Liputan6.com, Yogyakarta - Memasuki penghujung tahun 2017, Indonesia masih dihadapkan pada tantangan serius di wilayah siber. Diperlukan konsep yang tepat, sehingga bisa diwujudkan kehidupan siber yang ber-Pancasila di Tanah Air. Apalagi, saat ini, begitu banyak berita yang tidak jelas kebenarannya dan cenderung mendorong masyarakat dalam perpecahan.
Pakar keamanan siber, Pratama Persadha menjelaskan, memang diperlukan aturan dan teladan dalam kehidupan siber di Tanah Air. Pemerintah bisa memberikan aturan yang jelas. Sementara, masyarakat bisa secara sendiri ataupun bersama-sama membangun konten positif.
"Dalam kehidupan siber bernapaskan Pancasila, kita punya tujuan tidak hanya berkehidupan yang aman dan damai. Lebih dari itu lewat teknologi dan wilayah siber kita bisa meningkatkan daya saing sekaligus kesejahteraan masyarakat," ucap chairman lembaga riset keamanan siber CISSReC dalam seminar nasional bertajuk "Sains dan Teknologi Pancasila untuk Keagungan Bangsa" di Rektorat Universitas Negeri Yogyakarta, Rabu, 4 Oktober 2017.
Pada seminar tersebut hadir pula sebagai pembicara adalah Sri Sultan HB X, Rektor UNY Sutrisna Wibawa, dan pendiri Lippo Group Mochtar Riady. Dengan keamanan siber terkait visi Yogyakarta menjadi Cyber Province 2019, Pratama menegaskan, media sosial dapat menjadi pintu masuk informasi paling utama yang dapat menjadi sarana promosi murah, cepat, dan tepat sasaran. Namun demikian, diingatkan dia, keamanan data dan informasi digital harus menjadi prioritas penting.
Baca Juga
Advertisement
"Mengingat pada 2015, jumlah kasus kejahatan siber di Indonesia meningkat signifikan hingga 389 persen dari tahun 2014," Pratama menambahkan.

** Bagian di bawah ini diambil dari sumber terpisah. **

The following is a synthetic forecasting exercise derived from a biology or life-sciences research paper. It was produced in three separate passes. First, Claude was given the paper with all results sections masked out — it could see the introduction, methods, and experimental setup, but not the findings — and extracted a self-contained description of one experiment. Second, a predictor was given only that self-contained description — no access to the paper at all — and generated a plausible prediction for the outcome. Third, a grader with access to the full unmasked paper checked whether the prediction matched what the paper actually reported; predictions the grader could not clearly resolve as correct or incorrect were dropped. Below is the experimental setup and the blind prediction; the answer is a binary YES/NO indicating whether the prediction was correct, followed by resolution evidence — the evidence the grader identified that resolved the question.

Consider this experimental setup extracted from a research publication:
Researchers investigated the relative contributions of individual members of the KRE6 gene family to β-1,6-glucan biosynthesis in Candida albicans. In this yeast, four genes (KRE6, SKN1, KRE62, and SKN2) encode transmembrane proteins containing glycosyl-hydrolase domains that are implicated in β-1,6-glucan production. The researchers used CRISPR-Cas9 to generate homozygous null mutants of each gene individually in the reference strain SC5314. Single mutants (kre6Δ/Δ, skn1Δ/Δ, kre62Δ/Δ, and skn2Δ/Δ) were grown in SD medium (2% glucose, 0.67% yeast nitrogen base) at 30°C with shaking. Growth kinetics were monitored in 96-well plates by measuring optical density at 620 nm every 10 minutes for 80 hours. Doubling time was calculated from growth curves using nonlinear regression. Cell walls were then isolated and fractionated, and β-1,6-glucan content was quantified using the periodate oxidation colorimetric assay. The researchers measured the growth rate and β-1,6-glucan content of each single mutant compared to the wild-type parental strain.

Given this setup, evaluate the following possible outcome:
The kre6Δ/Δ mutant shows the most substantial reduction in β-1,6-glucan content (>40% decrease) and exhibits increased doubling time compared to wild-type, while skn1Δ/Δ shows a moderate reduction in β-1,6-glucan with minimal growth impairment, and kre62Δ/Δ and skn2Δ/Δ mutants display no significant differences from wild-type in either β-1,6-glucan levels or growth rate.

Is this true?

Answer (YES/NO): NO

Mengutip data dari Microsoft Indonesia, pemerintah dan masyarakat seringkali abai terhadap bahaya ancaman siber ini. Pemerintah kerap mampu membangun teknologi sistem siber yang handal dan terkoneksi dengan standar enterprise, namun acap alpa terhadap pengamanannya.
"Padahal semakin banyak sistem siber yang terkoneksi maka semakin rentan terdampak serangan jika tak disiapkan pengamanan yang memadai," kata Pratama.
Hal yang sama terjadi di level masyarakat. Survei Kaspersky menunjukkan bahwa 58 persen masyarakat Indonesia tak percaya mereka menjadi target serangan siber. Hasil ini dikuatkan hasil survei lembaga keamanan CISSReC yang mencatat bahwa 67 persen masyarakat 10 kota besar di Tanah Air, tidak mengindahkan imbauan Kominfo saat terjadi serangan wannacry, beberapa waktu lalu.
"Menjadi PR kita untuk bersama-sama meningkatkan kesadaran soal keamanan siber ini," ujar pria asal Cepu, Jawa Tengah ini.
Menindaklanjuti hal itu, menurut Pratama, ada tiga hal yang perlu diperhatikan terkait pengamanan siber ini. Pertama, penguatan SDM baik di pemerintahan maupun di masyarakat. Kedua, penguatan infrastruktur siber. Terakhir, peningkatan standar keamanan siber di semua sektor.
"Yogyakarta sendiri bisa menjadi contoh kehidupan siber ber-Pancasila dengan pemanfaatan wilayah siber oleh pemerintah, pelaku usaha, dan masyarakat dengan optimal. Namun, tidak lupa juga diikuti oleh keamanan siber yang mumpuni menyertai pemanfaatan kemajuan teknologi tersebut,” Pratama memungkasi.
Adapun Sultan HB X dalam kesempatan tersebut menekankan pentingnya pemerintah mengonsolidasikan teknologi siber untuk mendorong kesejahteraan rakyat. Sementara, Rektor UNY mengungkapkan berbagai aspek etis dalam penggunaan teknologi siber.